- _Things to do_:
1 > In the passage on shipworms, what did Marc Brunel observe about the shipworm that led to his design of the first tunneling shield? Answer in one to three sentences.
2 > Continue the passage on shipworms from the point where it stops.

===== Text passage

In the Netherlands the shipworm caused a crisis in the 18th century by attacking the timber that faced the sea dikes. After that the dikes had to be faced with stones. Teredo has recently caused several minor collapses along the Hudson River waterfront in Hoboken, New Jersey, due to damage to underwater pilings.[9]
In the early 19th century, the behaviour and anatomy of the shipworm inspired the engineer Marc Brunel. Based on his observations of how the shipworm's valves simultaneously enable it to tunnel through wood and protect it from being crushed by the swelling timber, Brunel designed an ingenious modular iron tunnelling framework—the very first tunnelling shield—which enabled workers to tunnel successfully through the highly unstable river bed beneath the Thames. The Thames Tunnel was the first successful large tunnel ever built under a navigable river.[2][10]
Henry David Thoreau's poem "Though All the Fates" pays homage to "New England's worm" which, in the poem, infests the hull of "[t]he vessel, though her masts be firm". In time, no matter what the ship carries or where she sails, the shipworm "her hulk shall bore,/[a]nd sink her in the Indian seas".[11]
The hull of the ship whose wreck by a whale inspired Moby Dick had been weakened by shipworms.[2]
In the Norse Saga of Erik the Red, Bjarni Herjólfsson, said to be the first European to discover the Americas,[12] had his ship drift into the Irish Ocean where it was eaten up by shipworms. He allowed half the crew to escape in a smaller boat covered in seal tar, while he stayed behind to drown with his men.

==========
===== The data

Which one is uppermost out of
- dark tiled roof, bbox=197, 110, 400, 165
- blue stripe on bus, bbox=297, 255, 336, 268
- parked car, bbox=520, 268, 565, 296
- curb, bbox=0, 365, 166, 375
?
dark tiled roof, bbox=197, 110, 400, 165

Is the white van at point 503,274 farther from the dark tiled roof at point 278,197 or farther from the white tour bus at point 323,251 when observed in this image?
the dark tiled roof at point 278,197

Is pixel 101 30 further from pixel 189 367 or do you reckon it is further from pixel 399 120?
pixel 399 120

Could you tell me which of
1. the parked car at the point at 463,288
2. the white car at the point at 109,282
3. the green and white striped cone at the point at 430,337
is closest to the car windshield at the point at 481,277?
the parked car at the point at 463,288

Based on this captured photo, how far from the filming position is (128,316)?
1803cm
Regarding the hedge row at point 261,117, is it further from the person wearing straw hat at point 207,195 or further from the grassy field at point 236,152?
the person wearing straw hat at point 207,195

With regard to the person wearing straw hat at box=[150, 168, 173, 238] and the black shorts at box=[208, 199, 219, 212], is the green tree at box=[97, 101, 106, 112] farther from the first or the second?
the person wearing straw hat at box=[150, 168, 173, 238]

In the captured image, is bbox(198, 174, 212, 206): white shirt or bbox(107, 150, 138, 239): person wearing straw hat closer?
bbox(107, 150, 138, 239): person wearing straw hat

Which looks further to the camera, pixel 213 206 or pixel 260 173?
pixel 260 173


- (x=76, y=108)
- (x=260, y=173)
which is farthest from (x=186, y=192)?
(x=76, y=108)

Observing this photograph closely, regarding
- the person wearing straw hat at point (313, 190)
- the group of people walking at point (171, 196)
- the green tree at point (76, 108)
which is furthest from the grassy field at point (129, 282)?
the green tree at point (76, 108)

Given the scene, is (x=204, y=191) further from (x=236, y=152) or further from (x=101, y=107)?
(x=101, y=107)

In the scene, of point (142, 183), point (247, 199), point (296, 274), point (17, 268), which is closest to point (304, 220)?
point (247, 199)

==========

- _Responses for each task_:
1 > Brunel observed that the shipworm's valves let it tunnel through wood while also protecting it from being crushed by the swelling timber. Based on this, he designed a modular iron tunneling framework that allowed workers to tunnel through the highly unstable river bed beneath the Thames.

2 >
In Palawan and Aklan in the Philippines , the shipworm is called tamilok and is eaten as a delicacy there. It is prepared as kinilaw—that is, raw (cleaned) but marinated with vinegar or lime juice, chopped chili peppers and onions, a process very similar to ceviche. The taste of the flesh has been compared to a wide variety of foods, from milk to oysters.[13] Similarly, the delicacy is harvested, sold, and eaten from those taken by local natives in the mangrove forests of West Papua, Indonesia and the central coastal peninsular regions of Thailand near Koh Phra Thong.